Batch Prediction API¶
The Batch Prediction API provides flexible options for intake and output when scoring large datasets using the prediction servers you have already deployed. The API is exposed through the DataRobot Public API. The API can be consumed using either any REST-enabled client or the DataRobot Python Public API bindings.
For more information about Batch Prediction REST API routes, view the DataRobot REST API reference documentation.
The main features of the API are:
- Flexible options for intake and output:
- Stream local files and start scoring while still uploading—while simultaneously downloading the results.
- Score large datasets from and to S3.
- Read datasets from the AI Catalog.
- Connect to external data sources using JDBC with bidirectional streaming of scoring data and results.
- Mix intake and output options, for example, scoring from a local file to an S3 target.
- Protection against prediction server overload with a concurrency control level option.
- Inclusion of Prediction Explanations (with an option to add thresholds).
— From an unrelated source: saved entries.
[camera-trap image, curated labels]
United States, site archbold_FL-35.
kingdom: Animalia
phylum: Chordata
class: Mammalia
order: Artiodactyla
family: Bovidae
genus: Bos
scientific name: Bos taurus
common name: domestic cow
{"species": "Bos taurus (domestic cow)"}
- Support for passthrough columns to correlate scored data with source data.
- Addition of prediction warnings in the output.
- The ability to make predictions with files greater than 1GB via the API.
For more information about making batch prediction settings for time series, reference the time series documentation.
Limits¶
Item | AI Platform (SaaS) | Self-managed AI Platform (VPC or on-prem) |
---|---|---|
Job runtime limit | 4 hours* | Unlimited |
Local file intake size | Unlimited | Unlimited |
Local file write size | Unlimited | Unlimited |
S3 intake size | Unlimited | Unlimited |
S3 write size | 100GB | 100GB (configurable) |
Azure intake size | 4.75TB | 4.75TB |
Azure write size | 195GB | 195GB |
GCP intake size | 5TB | 5TB |
GCP write size | 5TB | 5TB |
JDBC intake size | Unlimited | Unlimited |
JDBC output size | Unlimited | Unlimited |
Concurrent jobs | 1 per prediction instance | 1 per installation |
Stored data retention time For local file adapters |
48 hours | 48 hours (configurable) |
* Feature Discovery projects have a job runtime limit of 6 hours.
Concurrent jobs¶
To ensure that the prediction server does not get overloaded, DataRobot will only run one job per prediction instance. Further jobs are queued and started as soon as previous jobs complete.
Data pipeline¶
A Batch Prediction job is a data pipeline consisting of:
Data Intake > Concurrent Scoring > Data Output
On creation, the job's intakeSettings
and outputSettings
define the data intake and data output part of the pipeline.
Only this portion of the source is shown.